» PROBLEM: Copy the records below exactly as they stand. Leave out the pictures.

» DATA FOR ANALYSIS:

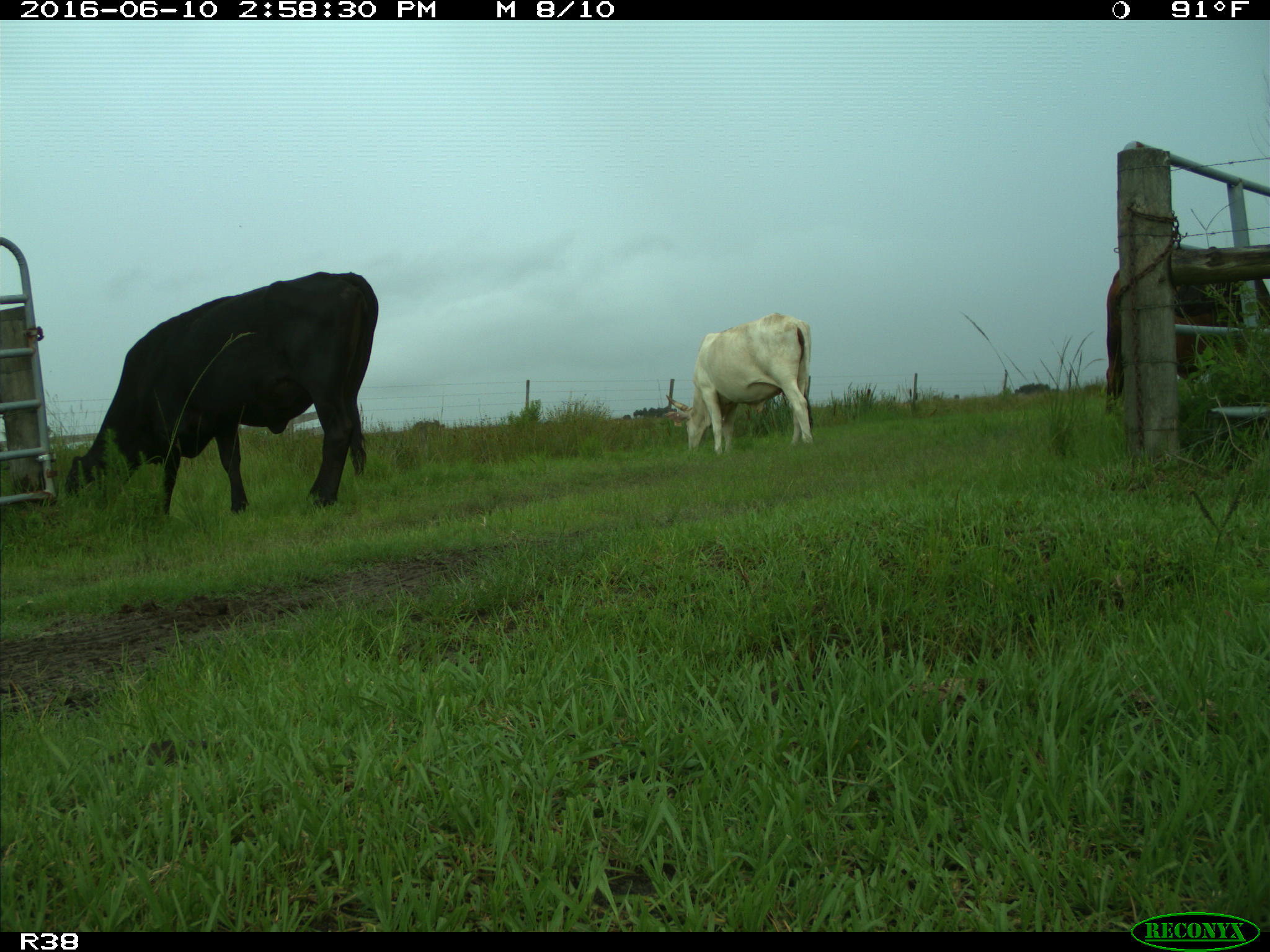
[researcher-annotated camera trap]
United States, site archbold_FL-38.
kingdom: Animalia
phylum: Chordata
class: Mammalia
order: Artiodactyla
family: Bovidae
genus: Bos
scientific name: Bos taurus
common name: domestic cow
Bos taurus (domestic cow).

» REPLY:
[researcher-annotated camera trap]
United States, site archbold_FL-38.
kingdom: Animalia
phylum: Chordata
class: Mammalia
order: Artiodactyla
family: Bovidae
genus: Bos
scientific name: Bos taurus
common name: domestic cow
Bos taurus (domestic cow).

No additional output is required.